## EXERCISE MATERIAL
########################################
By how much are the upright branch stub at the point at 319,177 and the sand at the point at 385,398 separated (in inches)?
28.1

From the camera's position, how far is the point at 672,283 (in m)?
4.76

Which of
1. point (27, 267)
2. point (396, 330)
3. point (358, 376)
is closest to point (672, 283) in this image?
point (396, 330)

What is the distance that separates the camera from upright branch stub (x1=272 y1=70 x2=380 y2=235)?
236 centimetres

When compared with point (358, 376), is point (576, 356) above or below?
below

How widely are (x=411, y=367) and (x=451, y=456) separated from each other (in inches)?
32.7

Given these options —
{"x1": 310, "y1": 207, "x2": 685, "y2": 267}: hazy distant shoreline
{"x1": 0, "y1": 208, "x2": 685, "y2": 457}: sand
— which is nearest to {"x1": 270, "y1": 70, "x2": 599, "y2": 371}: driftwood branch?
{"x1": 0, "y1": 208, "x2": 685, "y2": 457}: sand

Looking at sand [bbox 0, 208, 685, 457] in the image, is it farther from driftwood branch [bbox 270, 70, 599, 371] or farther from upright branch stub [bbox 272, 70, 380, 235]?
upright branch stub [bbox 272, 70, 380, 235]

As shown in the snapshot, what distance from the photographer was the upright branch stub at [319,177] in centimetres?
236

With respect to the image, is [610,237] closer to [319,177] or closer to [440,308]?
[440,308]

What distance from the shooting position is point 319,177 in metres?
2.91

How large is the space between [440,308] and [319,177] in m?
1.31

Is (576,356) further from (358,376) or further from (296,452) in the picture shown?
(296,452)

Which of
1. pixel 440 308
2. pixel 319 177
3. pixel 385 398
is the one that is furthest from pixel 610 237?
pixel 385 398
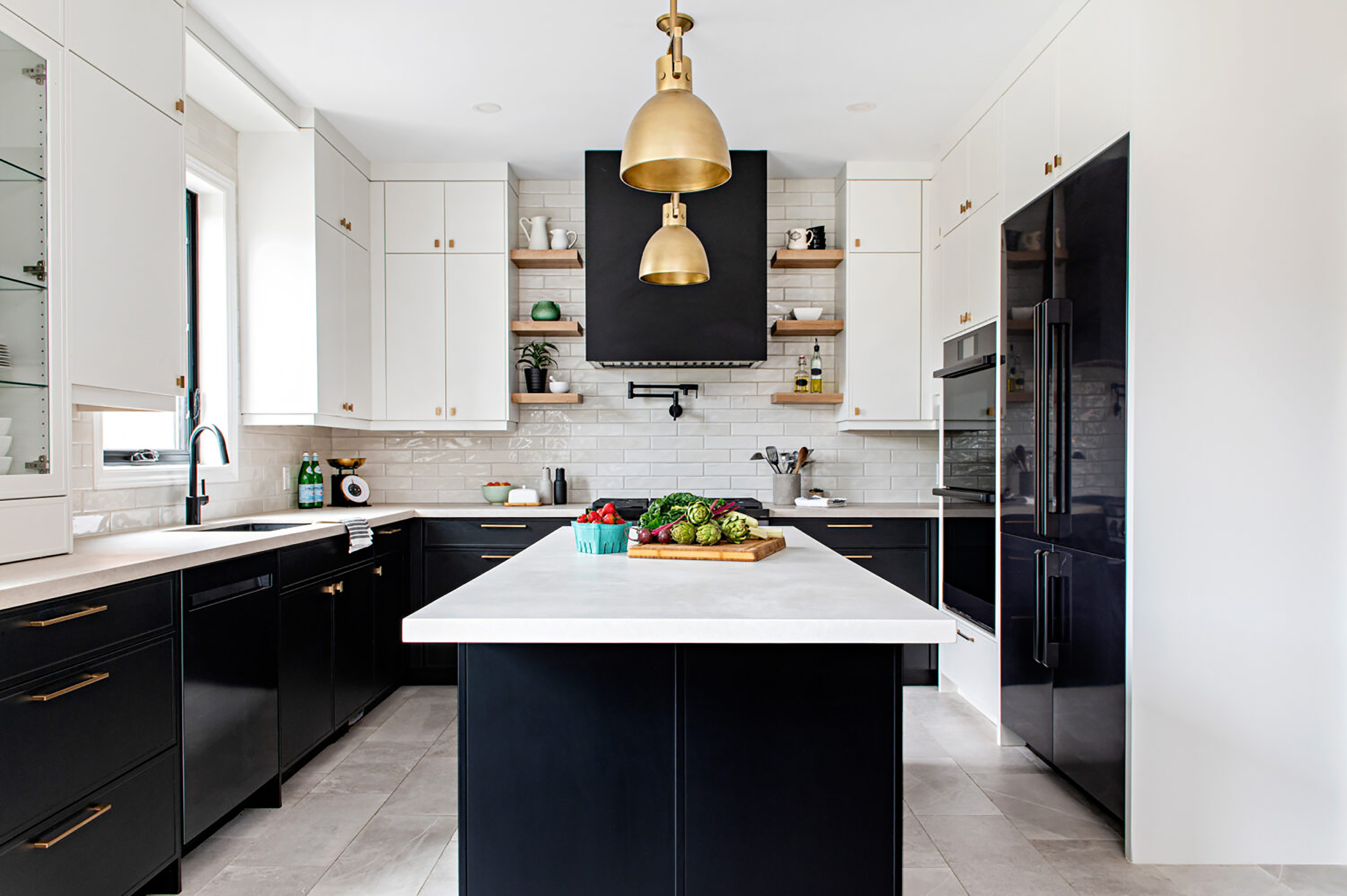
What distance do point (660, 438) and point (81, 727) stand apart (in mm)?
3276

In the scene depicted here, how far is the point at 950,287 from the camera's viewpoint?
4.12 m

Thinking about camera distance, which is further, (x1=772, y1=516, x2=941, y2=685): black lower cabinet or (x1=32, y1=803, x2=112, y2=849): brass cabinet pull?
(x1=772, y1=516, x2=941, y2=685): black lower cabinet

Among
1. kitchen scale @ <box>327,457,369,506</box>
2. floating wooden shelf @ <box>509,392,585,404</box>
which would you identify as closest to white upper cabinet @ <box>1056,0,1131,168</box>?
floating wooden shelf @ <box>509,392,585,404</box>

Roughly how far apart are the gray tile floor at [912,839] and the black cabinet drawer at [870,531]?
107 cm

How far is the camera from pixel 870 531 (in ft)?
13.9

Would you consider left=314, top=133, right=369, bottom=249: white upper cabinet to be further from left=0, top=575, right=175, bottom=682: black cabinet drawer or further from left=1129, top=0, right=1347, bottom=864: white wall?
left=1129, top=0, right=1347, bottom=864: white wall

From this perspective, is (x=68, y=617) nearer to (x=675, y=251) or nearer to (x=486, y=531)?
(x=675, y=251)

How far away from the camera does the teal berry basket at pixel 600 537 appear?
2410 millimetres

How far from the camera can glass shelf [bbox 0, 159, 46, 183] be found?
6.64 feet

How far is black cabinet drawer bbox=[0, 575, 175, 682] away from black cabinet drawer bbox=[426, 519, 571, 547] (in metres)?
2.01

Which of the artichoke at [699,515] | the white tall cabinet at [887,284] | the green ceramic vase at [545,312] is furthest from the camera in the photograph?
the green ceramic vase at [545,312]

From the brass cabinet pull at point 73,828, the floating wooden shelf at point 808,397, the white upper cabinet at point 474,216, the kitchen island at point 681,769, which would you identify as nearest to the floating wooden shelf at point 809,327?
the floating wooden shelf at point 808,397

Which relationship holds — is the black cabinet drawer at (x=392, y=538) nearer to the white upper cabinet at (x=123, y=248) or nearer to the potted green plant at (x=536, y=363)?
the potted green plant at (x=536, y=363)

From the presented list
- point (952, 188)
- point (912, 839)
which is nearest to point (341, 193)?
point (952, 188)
########################################
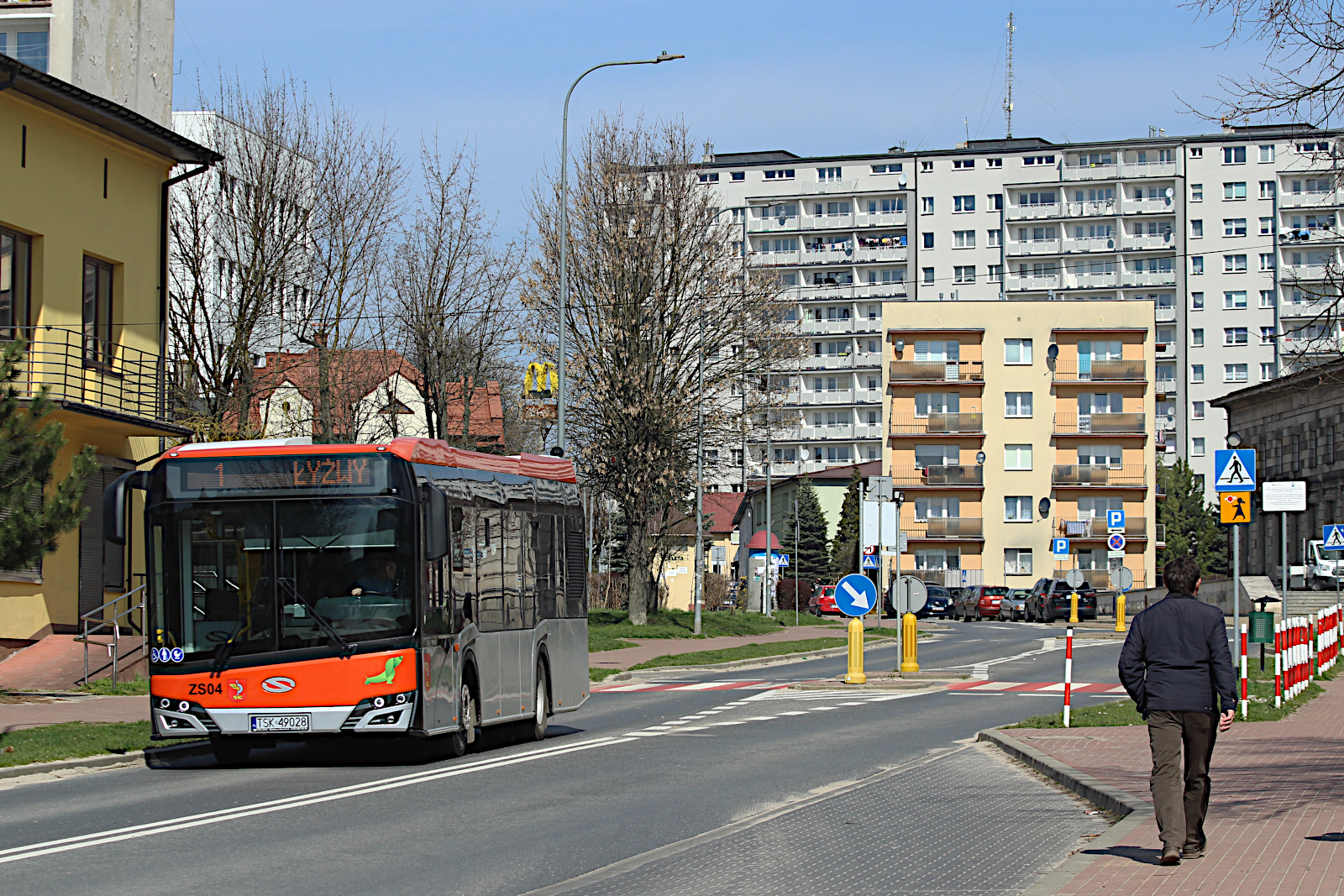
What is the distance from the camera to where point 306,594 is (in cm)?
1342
########################################
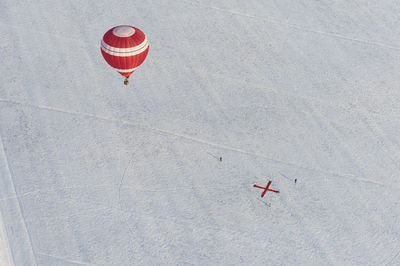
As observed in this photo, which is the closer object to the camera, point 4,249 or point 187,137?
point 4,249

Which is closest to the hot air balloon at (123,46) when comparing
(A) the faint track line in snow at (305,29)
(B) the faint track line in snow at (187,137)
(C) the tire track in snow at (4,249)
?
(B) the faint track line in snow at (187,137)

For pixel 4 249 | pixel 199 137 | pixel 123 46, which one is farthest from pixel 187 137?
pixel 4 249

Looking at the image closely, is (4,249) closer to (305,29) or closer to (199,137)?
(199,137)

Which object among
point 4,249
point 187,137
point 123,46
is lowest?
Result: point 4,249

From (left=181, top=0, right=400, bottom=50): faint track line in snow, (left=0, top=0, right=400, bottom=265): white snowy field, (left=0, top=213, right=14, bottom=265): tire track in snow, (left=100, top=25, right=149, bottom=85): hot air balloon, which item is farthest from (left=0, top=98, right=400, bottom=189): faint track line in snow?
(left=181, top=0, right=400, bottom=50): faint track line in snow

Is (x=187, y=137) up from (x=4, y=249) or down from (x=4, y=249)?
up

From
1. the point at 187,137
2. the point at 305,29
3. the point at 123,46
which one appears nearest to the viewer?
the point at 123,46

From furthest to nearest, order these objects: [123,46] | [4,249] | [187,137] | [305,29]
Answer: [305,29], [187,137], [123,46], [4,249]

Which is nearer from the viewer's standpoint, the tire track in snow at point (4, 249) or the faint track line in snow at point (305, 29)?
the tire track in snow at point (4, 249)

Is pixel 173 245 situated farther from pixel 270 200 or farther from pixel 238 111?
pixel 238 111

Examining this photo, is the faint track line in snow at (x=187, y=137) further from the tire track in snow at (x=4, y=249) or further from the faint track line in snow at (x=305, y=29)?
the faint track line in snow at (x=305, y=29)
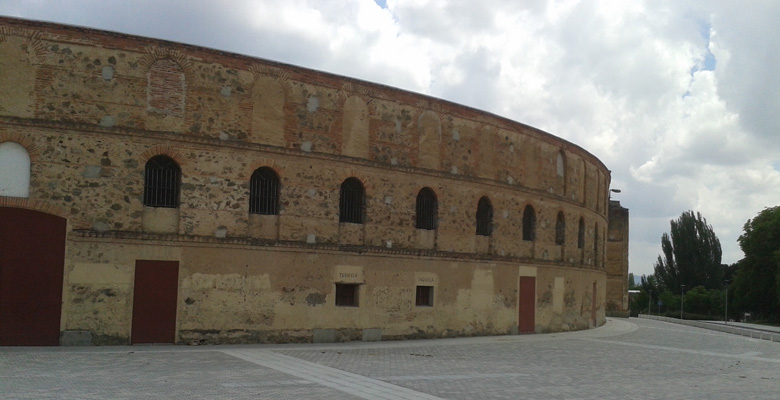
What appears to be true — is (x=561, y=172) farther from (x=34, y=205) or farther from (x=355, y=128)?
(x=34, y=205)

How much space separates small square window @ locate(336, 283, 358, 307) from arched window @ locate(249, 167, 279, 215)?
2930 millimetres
########################################
## TASK TO CARRY OUT
Display every line in the listing above that contains the word "centimetres".

## WRITTEN REPLY
236 centimetres
As shown in the snapshot, what distance from the photographer was the upright branch stub at [319,177] in centimetres?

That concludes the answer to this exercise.